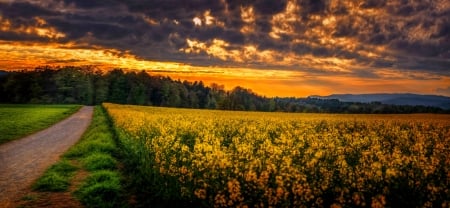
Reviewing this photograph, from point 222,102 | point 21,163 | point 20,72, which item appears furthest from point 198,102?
point 21,163

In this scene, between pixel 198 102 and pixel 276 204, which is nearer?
pixel 276 204

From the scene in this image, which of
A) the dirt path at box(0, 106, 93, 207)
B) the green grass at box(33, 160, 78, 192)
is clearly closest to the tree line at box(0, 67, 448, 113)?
the dirt path at box(0, 106, 93, 207)

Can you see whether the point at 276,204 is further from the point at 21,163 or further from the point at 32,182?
the point at 21,163

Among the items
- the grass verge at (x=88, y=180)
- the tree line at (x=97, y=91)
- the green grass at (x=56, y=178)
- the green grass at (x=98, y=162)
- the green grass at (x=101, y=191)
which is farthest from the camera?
the tree line at (x=97, y=91)

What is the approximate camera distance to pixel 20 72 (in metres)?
116

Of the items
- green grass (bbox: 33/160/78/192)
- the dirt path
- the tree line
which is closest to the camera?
the dirt path

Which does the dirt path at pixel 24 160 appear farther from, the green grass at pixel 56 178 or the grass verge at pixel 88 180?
the grass verge at pixel 88 180

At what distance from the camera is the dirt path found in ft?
34.4

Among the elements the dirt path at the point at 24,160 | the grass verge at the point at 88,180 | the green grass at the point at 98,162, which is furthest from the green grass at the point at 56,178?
the green grass at the point at 98,162

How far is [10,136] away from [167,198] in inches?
693

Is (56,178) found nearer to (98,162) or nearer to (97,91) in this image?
(98,162)

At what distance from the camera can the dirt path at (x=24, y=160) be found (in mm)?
10477

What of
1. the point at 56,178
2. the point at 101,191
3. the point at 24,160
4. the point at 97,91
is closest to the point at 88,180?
the point at 56,178

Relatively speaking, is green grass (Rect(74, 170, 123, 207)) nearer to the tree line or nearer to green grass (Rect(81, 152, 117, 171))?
green grass (Rect(81, 152, 117, 171))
◇ ◇ ◇ ◇ ◇ ◇ ◇
▸ EXERCISE INSTRUCTIONS: Render every line of the records above as a JSON list of strings, one string per line, omitting blank lines and leaving out the pictures.

▸ RESULT OF THE EXERCISE:
[
  "Reviewing this photograph, from point 222,102 | point 21,163 | point 20,72, which item appears furthest from point 198,102?",
  "point 21,163",
  "In this scene, between pixel 198 102 and pixel 276 204, which is nearer?",
  "pixel 276 204",
  "From the scene in this image, which of",
  "A) the dirt path at box(0, 106, 93, 207)",
  "B) the green grass at box(33, 160, 78, 192)",
  "is clearly closest to the tree line at box(0, 67, 448, 113)?",
  "the dirt path at box(0, 106, 93, 207)",
  "Can you see whether the point at 276,204 is further from the point at 21,163 or further from the point at 32,182?",
  "the point at 21,163",
  "Among the items",
  "- the grass verge at (x=88, y=180)",
  "- the tree line at (x=97, y=91)",
  "- the green grass at (x=56, y=178)",
  "- the green grass at (x=98, y=162)",
  "- the green grass at (x=101, y=191)",
  "which is farthest from the camera?",
  "the tree line at (x=97, y=91)",
  "What is the approximate camera distance to pixel 20 72 (in metres)?",
  "116",
  "Of the items",
  "- green grass (bbox: 33/160/78/192)",
  "- the dirt path",
  "- the tree line",
  "which is closest to the camera?",
  "the dirt path",
  "Which does the dirt path at pixel 24 160 appear farther from, the green grass at pixel 56 178 or the grass verge at pixel 88 180?",
  "the grass verge at pixel 88 180",
  "At what distance from the camera is the dirt path found in ft?",
  "34.4",
  "Among the elements the dirt path at the point at 24,160 | the grass verge at the point at 88,180 | the green grass at the point at 98,162, which is furthest from the green grass at the point at 56,178?",
  "the green grass at the point at 98,162",
  "How far is [10,136] away from [167,198] in inches?",
  "693",
  "Is (56,178) found nearer to (98,162) or nearer to (97,91) in this image?",
  "(98,162)",
  "At what distance from the camera can the dirt path at (x=24, y=160) be found (in mm)?",
  "10477",
  "What of",
  "1. the point at 56,178",
  "2. the point at 101,191",
  "3. the point at 24,160",
  "4. the point at 97,91",
  "is closest to the point at 88,180?",
  "the point at 56,178",
  "Relatively speaking, is green grass (Rect(74, 170, 123, 207)) nearer to the tree line or nearer to green grass (Rect(81, 152, 117, 171))?",
  "green grass (Rect(81, 152, 117, 171))"
]